Work to do ▸ Reproduce each of the following rows word for word, with no changes.

Input data ▸
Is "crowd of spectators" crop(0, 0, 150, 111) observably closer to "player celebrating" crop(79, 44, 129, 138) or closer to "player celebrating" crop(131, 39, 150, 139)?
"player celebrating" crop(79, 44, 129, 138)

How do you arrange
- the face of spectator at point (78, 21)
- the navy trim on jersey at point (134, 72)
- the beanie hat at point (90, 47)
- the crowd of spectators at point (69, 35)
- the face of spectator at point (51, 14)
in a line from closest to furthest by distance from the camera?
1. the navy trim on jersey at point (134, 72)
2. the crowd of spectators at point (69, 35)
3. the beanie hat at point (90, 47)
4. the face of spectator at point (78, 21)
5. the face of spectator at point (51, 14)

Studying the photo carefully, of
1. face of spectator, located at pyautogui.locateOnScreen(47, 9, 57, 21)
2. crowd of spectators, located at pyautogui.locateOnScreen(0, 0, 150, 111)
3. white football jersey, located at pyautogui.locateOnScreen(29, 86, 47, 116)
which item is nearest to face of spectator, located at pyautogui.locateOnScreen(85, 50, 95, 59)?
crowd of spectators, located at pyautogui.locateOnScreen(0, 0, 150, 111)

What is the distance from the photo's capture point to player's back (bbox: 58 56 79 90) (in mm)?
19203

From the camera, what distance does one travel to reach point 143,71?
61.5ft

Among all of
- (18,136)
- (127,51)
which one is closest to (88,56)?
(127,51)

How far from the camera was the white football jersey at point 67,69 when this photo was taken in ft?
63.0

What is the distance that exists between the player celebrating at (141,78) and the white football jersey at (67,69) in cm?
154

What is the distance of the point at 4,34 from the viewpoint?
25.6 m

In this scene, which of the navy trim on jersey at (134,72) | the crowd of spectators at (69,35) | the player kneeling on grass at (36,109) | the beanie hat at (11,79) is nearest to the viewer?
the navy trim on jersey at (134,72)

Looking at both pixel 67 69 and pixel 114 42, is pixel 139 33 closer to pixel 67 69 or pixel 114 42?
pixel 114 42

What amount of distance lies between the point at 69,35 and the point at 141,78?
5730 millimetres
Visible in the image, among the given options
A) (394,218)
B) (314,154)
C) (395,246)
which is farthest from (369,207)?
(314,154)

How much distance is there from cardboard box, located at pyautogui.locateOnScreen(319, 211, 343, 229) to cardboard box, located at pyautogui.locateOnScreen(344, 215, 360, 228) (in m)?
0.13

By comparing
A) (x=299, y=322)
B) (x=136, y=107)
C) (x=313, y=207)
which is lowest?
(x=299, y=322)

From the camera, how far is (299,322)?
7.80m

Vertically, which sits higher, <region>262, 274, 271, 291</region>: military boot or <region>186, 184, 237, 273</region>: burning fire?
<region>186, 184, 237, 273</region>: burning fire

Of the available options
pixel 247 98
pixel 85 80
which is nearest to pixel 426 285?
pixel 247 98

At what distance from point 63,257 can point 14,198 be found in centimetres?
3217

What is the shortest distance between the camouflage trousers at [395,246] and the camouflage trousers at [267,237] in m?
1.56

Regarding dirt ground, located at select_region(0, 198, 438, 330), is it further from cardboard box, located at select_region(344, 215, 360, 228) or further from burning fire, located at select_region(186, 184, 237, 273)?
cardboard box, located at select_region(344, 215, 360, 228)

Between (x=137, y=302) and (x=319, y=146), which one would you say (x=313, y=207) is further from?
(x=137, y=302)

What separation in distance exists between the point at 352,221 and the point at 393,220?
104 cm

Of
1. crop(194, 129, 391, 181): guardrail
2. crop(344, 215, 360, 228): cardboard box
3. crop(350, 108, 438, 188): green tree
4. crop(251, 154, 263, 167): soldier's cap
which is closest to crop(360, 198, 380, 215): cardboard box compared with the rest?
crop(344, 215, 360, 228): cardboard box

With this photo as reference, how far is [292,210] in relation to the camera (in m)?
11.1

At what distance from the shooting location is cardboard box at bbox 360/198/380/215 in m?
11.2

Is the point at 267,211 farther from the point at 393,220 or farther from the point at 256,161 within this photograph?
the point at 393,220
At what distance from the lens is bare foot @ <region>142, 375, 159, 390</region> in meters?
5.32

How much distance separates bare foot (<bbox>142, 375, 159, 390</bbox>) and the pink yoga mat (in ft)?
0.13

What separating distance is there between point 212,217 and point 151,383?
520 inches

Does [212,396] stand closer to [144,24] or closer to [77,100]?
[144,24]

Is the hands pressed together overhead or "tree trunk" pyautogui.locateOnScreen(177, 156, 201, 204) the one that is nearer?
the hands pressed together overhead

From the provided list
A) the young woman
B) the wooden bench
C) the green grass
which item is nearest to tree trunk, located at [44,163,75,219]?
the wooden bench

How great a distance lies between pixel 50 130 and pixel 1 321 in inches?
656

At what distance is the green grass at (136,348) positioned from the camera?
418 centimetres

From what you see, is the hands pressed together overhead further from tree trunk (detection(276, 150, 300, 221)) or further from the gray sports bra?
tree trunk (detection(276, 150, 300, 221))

Solved problem ▸
Is "crowd of spectators" crop(0, 0, 150, 111) observably closer to "player celebrating" crop(79, 44, 129, 138) or closer to "player celebrating" crop(131, 39, 150, 139)?
"player celebrating" crop(79, 44, 129, 138)

How do you arrange
- the face of spectator at point (78, 21)
- the navy trim on jersey at point (134, 72)
- the beanie hat at point (90, 47)
- the crowd of spectators at point (69, 35)
- the face of spectator at point (51, 14)
in a line from closest to furthest by distance from the camera?
1. the navy trim on jersey at point (134, 72)
2. the crowd of spectators at point (69, 35)
3. the beanie hat at point (90, 47)
4. the face of spectator at point (78, 21)
5. the face of spectator at point (51, 14)

Studying the photo carefully, of
1. face of spectator, located at pyautogui.locateOnScreen(47, 9, 57, 21)
2. crowd of spectators, located at pyautogui.locateOnScreen(0, 0, 150, 111)
3. white football jersey, located at pyautogui.locateOnScreen(29, 86, 47, 116)
which item is nearest to face of spectator, located at pyautogui.locateOnScreen(85, 50, 95, 59)?
crowd of spectators, located at pyautogui.locateOnScreen(0, 0, 150, 111)

What is the distance from the photo's capture point to player's back (bbox: 58 56 79 90) (in mm)?
19203

From the camera, what distance does one travel to reach point 143,71?
61.5ft

Among all of
- (18,136)
- (127,51)
which one is closest to (88,56)?
(127,51)

How far from the camera was the white football jersey at point 67,69 when this photo was taken in ft?
63.0

What is the distance that exists between the player celebrating at (141,78) and the white football jersey at (67,69) in cm?
154

What is the distance of the point at 4,34 from the viewpoint?
25.6 m

In this scene, which of the navy trim on jersey at (134,72) | the crowd of spectators at (69,35) | the player kneeling on grass at (36,109) | the beanie hat at (11,79) is nearest to the viewer?
the navy trim on jersey at (134,72)

Looking at both pixel 67 69 and pixel 114 42, is pixel 139 33 closer to pixel 67 69 or pixel 114 42?
pixel 114 42

What amount of distance lies between the point at 69,35 and the point at 141,78?
5730 millimetres
Visible in the image, among the given options
A) (394,218)
B) (314,154)
C) (395,246)
which is farthest from (369,207)?
(314,154)

How much distance is there from cardboard box, located at pyautogui.locateOnScreen(319, 211, 343, 229) to cardboard box, located at pyautogui.locateOnScreen(344, 215, 360, 228) (in m)?
0.13

By comparing
A) (x=299, y=322)
B) (x=136, y=107)
C) (x=313, y=207)
which is lowest?
(x=299, y=322)

From the camera, how far is (299,322)?
7.80m

Vertically, which sits higher, <region>262, 274, 271, 291</region>: military boot or <region>186, 184, 237, 273</region>: burning fire?
<region>186, 184, 237, 273</region>: burning fire

Of the available options
pixel 247 98
pixel 85 80
which is nearest to pixel 426 285?
pixel 247 98

At what distance from point 63,257 can point 14,198 be found in centimetres?
3217

What is the shortest distance between the camouflage trousers at [395,246] and the camouflage trousers at [267,237] in m?
1.56

Regarding dirt ground, located at select_region(0, 198, 438, 330), is it further from cardboard box, located at select_region(344, 215, 360, 228) or further from burning fire, located at select_region(186, 184, 237, 273)?
cardboard box, located at select_region(344, 215, 360, 228)

Between (x=137, y=302) and (x=319, y=146), which one would you say (x=313, y=207) is further from?
(x=137, y=302)

What separation in distance exists between the point at 352,221 and the point at 393,220?
104 cm

Of
1. crop(194, 129, 391, 181): guardrail
2. crop(344, 215, 360, 228): cardboard box
3. crop(350, 108, 438, 188): green tree
4. crop(251, 154, 263, 167): soldier's cap
which is closest to crop(360, 198, 380, 215): cardboard box compared with the rest?
crop(344, 215, 360, 228): cardboard box

With this photo as reference, how far is [292,210] in relation to the camera (in m)?
11.1

At what distance from the shooting location is cardboard box at bbox 360/198/380/215 in m?
11.2

Is the point at 267,211 farther from the point at 393,220 or farther from the point at 256,161 within this photograph?
the point at 393,220
At what distance from the lens is bare foot @ <region>142, 375, 159, 390</region> in meters?
5.32

How much distance separates bare foot (<bbox>142, 375, 159, 390</bbox>) and the pink yoga mat (in ft)?
0.13

What separating distance is there between point 212,217 and point 151,383?
520 inches

Does [212,396] stand closer to [144,24] or closer to [77,100]?
[144,24]

Is the hands pressed together overhead or "tree trunk" pyautogui.locateOnScreen(177, 156, 201, 204) the one that is nearer?
the hands pressed together overhead

From the provided list
A) the young woman
B) the wooden bench
C) the green grass
which item is nearest to tree trunk, located at [44,163,75,219]?
the wooden bench

How great a distance lies between pixel 50 130 and pixel 1 321 in inches?
656

At what distance is the green grass at (136,348) positioned from the camera?
418 centimetres

From what you see, is the hands pressed together overhead further from tree trunk (detection(276, 150, 300, 221)) or further from the gray sports bra?
tree trunk (detection(276, 150, 300, 221))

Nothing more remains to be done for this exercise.